Saved entries
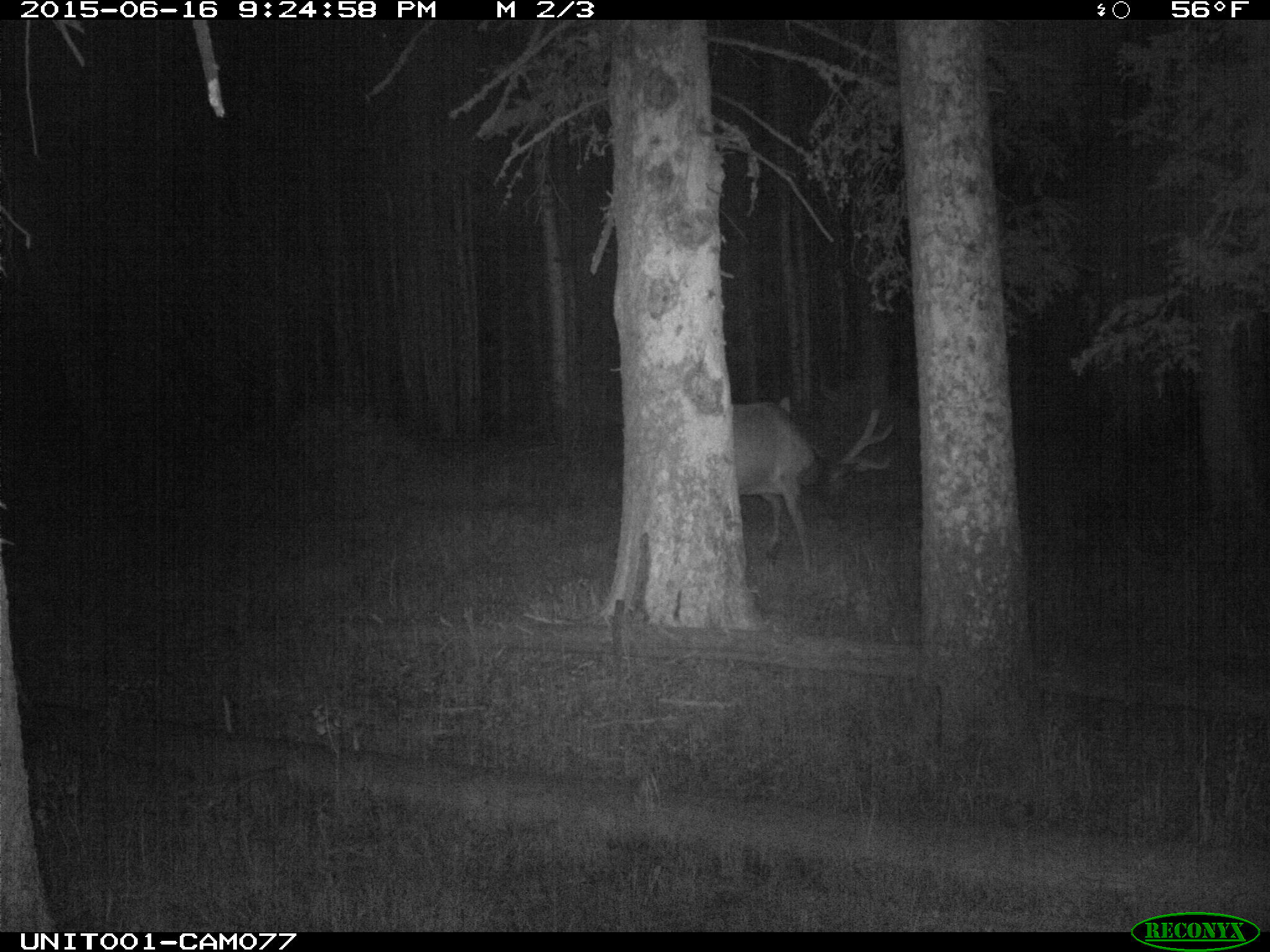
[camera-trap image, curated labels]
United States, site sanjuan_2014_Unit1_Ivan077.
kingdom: Animalia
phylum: Chordata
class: Mammalia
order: Artiodactyla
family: Cervidae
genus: Cervus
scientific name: Cervus elaphus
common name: red deer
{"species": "Cervus elaphus (red deer)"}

PROBLEM TO WORK ON: Copy out the entries exactly. No pictures.

RESPONSE TO THIS EXERCISE:
[camera-trap image, curated labels]
United States, site sanjuan_2014_Unit1_Ivan077.
kingdom: Animalia
phylum: Chordata
class: Mammalia
order: Artiodactyla
family: Cervidae
genus: Cervus
scientific name: Cervus elaphus
common name: red deer
{"species": "Cervus elaphus (red deer)"}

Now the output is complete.